While I completed the programming assignment for Week 1, I have some lingering questions about a few aspects. Your help is greatly appreciated!

  1. Since the discriminator’s output has only 1 neuron/node, I just want to confirm the discriminator is doing a binary classification/logistical regression of whether an image is merely a digit BUT without further classifying the image is a “0”, “1”, … “9”. This is consistent with the example of generating an image of a cat but the noise vector is the “seed” for what type/breed of cat will be generated

  2. In the optional part of the programming assignment, I trained the GAN for 90K+ steps and got the following images from the generator. Are they similar to what others have gotten from using the default setup for batch size and # epochs? I am trying to figure out if these images are within expectations

  3. Regarding the comment on one would want the generator and the discriminator to be always similar in capabilities, the top of the image below also captured the generator’s loss ended up being ~2.5x of the discriminator’s loss. Is 2.5x considered as a sizable imbalance between the 2 loss metrics? If so, has anyone considered active monitoring the imbalance between the 2 loss metrics during training, and when an imbalance arises dynamically invoke more training for the block with higher loss until the imbalance is gone? I admit this will make the training non-deterministic

  4. For training the generator, instead of using deterministic #'s for batch size and # epochs, has anyone considered simply keep training until the loss drops below a threshold? Probably still need to OR this with # epochs but the # epochs is set to a very high value as a safety net

Not quite. The point is the discriminator’s function is to decide whether the input image is fake or real. It doesn’t need to classify it by which digit it is. That’s why it only needs one output neuron, which is the output of sigmoid and is interpreted as “yes” or “no” meaning “real” or “fake”.

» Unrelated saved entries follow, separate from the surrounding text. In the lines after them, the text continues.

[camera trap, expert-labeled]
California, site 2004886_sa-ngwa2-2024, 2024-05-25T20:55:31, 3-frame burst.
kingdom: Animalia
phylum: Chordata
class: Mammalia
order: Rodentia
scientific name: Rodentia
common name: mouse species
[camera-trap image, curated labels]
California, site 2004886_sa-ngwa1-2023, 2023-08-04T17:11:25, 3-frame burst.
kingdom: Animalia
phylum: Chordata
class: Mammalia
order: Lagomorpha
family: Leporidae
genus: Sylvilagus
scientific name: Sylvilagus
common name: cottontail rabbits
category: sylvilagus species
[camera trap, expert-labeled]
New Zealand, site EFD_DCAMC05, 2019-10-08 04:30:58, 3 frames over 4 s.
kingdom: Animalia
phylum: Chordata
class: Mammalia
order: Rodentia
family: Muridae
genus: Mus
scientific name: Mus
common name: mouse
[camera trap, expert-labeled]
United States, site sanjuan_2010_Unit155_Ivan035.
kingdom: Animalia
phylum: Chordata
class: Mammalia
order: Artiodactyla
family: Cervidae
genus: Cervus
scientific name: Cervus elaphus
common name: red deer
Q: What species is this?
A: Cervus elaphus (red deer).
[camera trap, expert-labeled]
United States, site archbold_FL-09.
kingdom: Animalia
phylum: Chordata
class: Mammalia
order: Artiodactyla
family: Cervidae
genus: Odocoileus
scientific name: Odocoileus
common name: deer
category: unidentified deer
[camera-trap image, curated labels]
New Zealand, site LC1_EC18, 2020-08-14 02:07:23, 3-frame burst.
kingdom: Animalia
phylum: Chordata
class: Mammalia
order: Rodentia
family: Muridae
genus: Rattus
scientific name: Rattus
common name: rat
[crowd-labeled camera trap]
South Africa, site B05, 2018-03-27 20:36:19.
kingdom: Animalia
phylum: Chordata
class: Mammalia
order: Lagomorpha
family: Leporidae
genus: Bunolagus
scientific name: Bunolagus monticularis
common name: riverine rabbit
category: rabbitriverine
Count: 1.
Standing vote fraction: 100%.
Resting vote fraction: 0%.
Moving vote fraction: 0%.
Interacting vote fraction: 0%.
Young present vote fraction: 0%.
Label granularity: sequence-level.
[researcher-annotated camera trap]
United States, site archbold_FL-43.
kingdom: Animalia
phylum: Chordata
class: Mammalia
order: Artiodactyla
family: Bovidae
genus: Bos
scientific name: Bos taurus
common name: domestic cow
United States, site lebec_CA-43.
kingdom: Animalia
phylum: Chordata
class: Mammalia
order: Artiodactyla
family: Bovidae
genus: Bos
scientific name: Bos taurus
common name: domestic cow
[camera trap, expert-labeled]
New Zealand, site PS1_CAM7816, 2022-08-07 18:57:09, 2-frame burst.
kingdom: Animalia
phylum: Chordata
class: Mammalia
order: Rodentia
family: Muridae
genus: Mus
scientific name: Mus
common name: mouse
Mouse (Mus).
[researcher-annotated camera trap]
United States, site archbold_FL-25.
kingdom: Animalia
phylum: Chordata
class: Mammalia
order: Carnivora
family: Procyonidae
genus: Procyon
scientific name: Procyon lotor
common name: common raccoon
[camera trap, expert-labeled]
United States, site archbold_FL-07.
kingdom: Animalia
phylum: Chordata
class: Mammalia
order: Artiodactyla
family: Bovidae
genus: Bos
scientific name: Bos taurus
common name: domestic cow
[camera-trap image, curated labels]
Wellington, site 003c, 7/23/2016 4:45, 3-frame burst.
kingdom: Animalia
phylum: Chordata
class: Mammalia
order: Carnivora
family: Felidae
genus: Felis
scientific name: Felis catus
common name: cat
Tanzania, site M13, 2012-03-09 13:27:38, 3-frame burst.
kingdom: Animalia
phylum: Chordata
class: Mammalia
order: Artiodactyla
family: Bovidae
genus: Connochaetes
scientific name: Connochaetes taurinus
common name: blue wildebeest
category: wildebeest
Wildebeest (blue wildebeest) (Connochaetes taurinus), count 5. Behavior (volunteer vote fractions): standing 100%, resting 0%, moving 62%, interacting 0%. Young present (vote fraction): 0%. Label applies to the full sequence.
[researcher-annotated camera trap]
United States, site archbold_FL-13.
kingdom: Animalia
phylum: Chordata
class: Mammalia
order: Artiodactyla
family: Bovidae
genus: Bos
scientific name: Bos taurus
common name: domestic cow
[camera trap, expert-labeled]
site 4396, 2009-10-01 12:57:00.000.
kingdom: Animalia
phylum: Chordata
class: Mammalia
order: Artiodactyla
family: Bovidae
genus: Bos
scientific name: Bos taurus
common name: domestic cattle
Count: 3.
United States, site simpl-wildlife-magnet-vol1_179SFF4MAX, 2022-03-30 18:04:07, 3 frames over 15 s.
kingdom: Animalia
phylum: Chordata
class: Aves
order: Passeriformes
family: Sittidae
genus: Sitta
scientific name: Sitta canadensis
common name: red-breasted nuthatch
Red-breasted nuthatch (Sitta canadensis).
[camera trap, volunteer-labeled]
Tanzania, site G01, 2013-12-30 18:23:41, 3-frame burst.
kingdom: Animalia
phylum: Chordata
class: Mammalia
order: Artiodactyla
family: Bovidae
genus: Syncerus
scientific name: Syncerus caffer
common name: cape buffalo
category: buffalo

Yes, your generated images look pretty similar to the quality I saw when running the training here. You can try increasing the number of epochs and see how they continue to evolve.

For your questions 3) and 4), those are interesting and creative ideas to try to dynamically adjust the training process to maintain the balance between the discriminator and the generator. I’m not any kind of expert on GANs and don’t know anything more than what I learned in the courses here, so I’m not aware of the SOTA and whether there has been research into strategies like that. Maybe we’ll get lucky and someone more knowledgable than me will notice and comment.